Fix for Issue 2988: Change individual to grouped parsing #2989

kaby76 · 2023-01-04T00:56:06Z

Statement of Problem

This PR is to address #2988.

Tests in the V4 repo parse one input file per program invocation, which I call individual parsing. But, we can save a good deal of time by parsing multiple input files per program invocation, called grouped parsing. Let's see what this looks like in the output from a build.

For Individual parsing, one test is processed by one program call:

./bin/Debug/net6.0/Test.exe ../examples/AllInOne8.java
Time: 00:00:05.9106526
Parse succeeded.
./bin/Debug/net6.0/Test.exe ../examples/helloworld.java
Time: 00:00:00.5270543
Parse succeeded.
./bin/Debug/net6.0/Test.exe ../examples/IdentifierTest.java
Time: 00:00:00.6478677
Parse succeeded.
...

For Grouped parsing, all tests are processed by one program call:

./bin/Debug/net6.0/Test.exe ../examples/AllInOne8.java ../examples/helloworld.java ../examples/IdentifierTest.java ...
CSharp 0 ../examples/AllInOne8.java success 6.1742676
CSharp 1 ../examples/helloworld.java success 0.0255556
CSharp 2 ../examples/IdentifierTest.java success 0.1810686
...

With grouped parsing, the time for parsing each successive input should be shorter relative to the time the input took with individual parsing. Internally, Antlr keeps a cache of prediction context between each parse for faster parsing. Grouped parsing should help for Java, CSharp, and probably a few other targets. But, it may not help with all targets, especially PHP, which shows no speed-up with warm-up, likely a bug. See antlr/antlr-php-runtime#36.
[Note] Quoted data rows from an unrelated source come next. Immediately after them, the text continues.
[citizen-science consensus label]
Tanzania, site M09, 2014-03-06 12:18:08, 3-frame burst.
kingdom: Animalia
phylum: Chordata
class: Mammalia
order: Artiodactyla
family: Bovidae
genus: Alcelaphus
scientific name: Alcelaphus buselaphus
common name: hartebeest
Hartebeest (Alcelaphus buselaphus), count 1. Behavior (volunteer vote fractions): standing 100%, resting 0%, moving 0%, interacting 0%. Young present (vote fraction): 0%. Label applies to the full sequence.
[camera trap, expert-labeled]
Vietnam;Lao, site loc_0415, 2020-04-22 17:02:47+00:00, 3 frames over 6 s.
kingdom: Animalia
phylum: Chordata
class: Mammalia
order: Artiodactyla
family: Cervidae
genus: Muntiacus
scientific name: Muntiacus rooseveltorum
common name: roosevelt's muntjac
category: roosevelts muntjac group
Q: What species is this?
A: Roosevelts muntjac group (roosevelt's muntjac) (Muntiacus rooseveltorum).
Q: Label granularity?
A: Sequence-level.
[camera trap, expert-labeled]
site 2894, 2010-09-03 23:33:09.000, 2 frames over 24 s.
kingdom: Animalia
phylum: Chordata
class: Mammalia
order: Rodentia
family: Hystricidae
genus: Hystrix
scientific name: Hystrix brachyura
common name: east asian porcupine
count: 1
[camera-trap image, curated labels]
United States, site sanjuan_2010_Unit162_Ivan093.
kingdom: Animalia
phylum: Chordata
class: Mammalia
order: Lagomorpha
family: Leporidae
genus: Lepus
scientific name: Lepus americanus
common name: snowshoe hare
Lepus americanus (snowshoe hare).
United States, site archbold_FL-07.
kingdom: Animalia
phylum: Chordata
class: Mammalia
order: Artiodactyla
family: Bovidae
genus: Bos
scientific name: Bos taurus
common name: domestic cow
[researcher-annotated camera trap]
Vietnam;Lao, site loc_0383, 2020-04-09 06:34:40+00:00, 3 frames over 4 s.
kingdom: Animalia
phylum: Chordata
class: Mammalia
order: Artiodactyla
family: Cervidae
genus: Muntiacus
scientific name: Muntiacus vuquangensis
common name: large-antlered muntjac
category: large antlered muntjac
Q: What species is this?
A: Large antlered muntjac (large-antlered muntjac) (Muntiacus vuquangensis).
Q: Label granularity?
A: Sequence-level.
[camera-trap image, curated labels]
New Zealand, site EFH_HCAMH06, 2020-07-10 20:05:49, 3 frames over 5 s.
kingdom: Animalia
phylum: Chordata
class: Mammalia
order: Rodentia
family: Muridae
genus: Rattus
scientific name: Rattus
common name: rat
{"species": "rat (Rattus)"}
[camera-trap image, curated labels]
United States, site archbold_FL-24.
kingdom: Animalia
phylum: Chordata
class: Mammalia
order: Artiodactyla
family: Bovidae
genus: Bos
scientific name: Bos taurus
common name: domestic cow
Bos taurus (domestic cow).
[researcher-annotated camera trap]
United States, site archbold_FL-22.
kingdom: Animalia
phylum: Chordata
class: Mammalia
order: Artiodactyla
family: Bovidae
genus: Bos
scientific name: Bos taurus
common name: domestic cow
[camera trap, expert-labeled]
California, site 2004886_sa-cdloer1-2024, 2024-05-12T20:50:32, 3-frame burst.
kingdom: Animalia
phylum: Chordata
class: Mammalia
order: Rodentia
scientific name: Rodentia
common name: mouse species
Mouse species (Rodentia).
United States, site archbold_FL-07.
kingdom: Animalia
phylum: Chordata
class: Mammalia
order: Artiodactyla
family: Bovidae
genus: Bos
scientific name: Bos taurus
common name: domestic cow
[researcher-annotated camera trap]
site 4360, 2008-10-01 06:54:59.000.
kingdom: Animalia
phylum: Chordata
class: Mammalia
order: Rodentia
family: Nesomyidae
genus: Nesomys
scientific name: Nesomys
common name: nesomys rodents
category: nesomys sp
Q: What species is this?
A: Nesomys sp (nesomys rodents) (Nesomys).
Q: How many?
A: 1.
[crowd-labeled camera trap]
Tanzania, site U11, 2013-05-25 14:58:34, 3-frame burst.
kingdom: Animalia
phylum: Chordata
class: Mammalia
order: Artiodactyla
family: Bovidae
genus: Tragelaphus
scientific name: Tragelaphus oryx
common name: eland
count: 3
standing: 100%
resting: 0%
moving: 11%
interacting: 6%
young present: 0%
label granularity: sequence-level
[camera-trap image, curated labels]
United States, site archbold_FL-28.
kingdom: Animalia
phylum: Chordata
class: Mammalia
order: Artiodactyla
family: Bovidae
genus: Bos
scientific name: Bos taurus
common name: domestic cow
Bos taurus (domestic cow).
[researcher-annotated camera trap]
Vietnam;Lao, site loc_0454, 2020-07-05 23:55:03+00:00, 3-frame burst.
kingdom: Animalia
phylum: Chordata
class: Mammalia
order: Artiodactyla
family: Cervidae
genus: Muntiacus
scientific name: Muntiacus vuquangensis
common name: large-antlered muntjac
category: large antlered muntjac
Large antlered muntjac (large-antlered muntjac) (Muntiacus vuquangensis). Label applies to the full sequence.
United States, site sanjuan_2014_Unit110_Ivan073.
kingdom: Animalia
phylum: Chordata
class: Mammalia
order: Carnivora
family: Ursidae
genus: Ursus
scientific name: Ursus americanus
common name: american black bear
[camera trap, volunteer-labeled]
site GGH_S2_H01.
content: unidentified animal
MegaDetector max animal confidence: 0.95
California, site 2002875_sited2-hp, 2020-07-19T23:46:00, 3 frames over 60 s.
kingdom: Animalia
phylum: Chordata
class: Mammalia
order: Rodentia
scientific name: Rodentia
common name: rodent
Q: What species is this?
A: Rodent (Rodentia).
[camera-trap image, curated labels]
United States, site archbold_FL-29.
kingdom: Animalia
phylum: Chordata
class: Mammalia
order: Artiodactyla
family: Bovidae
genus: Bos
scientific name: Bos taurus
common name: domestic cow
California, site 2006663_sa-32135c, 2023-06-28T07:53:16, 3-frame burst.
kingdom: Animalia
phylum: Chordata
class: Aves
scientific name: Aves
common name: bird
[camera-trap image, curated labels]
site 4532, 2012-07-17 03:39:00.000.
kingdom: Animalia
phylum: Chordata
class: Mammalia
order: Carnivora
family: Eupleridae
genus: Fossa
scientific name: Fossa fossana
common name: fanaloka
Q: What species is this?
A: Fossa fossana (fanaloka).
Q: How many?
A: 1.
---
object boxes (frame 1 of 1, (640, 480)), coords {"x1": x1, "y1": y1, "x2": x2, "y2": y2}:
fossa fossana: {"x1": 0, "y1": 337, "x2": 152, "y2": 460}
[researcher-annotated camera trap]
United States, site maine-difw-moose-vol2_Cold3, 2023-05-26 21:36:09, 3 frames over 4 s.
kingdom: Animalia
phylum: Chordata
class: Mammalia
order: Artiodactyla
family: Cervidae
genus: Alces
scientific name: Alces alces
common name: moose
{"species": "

Requirements, Design, and Implementation

To implement grouped parsing, the newest version of Trash trgen will need to be employed, as well as the templates in this repo updated. This PR changes the CI build tests, and some of the .errors and .tree files (more on this explained below).

After a detailed reading and testing of the current _scripts/test.ps1 and templates, I came to the conclusion that there was a significant disconnect in the requirements, design, and implementation between the Bash and Powershell test scripts. Therefore, we need to state some requirements for these scripts and the generated scripts for trgen.

Requirements

The basic requirement for the Bash or Powershell test scripts is to provide a simple, self-contained method to build and test the code in a Bash or Powershell environment.
The scripts should take minimal parameters so that people can focus on updating changes to a grammar rather than wasting time figuring out how to test the grammar across eight targets. (Note, to be implemented for Build is very slow, tests too much, outputs too much #2883.)
trgen should generate scripts test.sh and test.ps1. The Bash and Powershell scripts should mirror each other step-by-step. The scripts should also mirror each other across targets (e.g., Java and Dart.
There should be scripts for building, testing, and cleaning up, both Bash and Powershell.
The top-level scripts regtest.sh and test.ps1 (replacing tester.ps1) should be incremental (taking into account git status), and runable from any directory (including a grammar, or a collection of grammars, like asm/, antlr, or sql/). (NB: This requirement will be addressed in Build is very slow, tests too much, outputs too much #2883.)
With grouped parsing, the parser driver program must generate .errors and .tree files; it cannot be redirected because output for all inputs would then be grouped together. NB: Careful attention is placed on capturing all parser output. Any output to stderr that is not for trees and standard parsing errors is considered an error in the execution of the parser. For example, this can happen especially with dynamically typed and parsed languages like JavaScript, Python3, and PHP in which the base class is not correct, and the interpreter throws an error.
git will be used to implement diffing of the .errors and .tree files.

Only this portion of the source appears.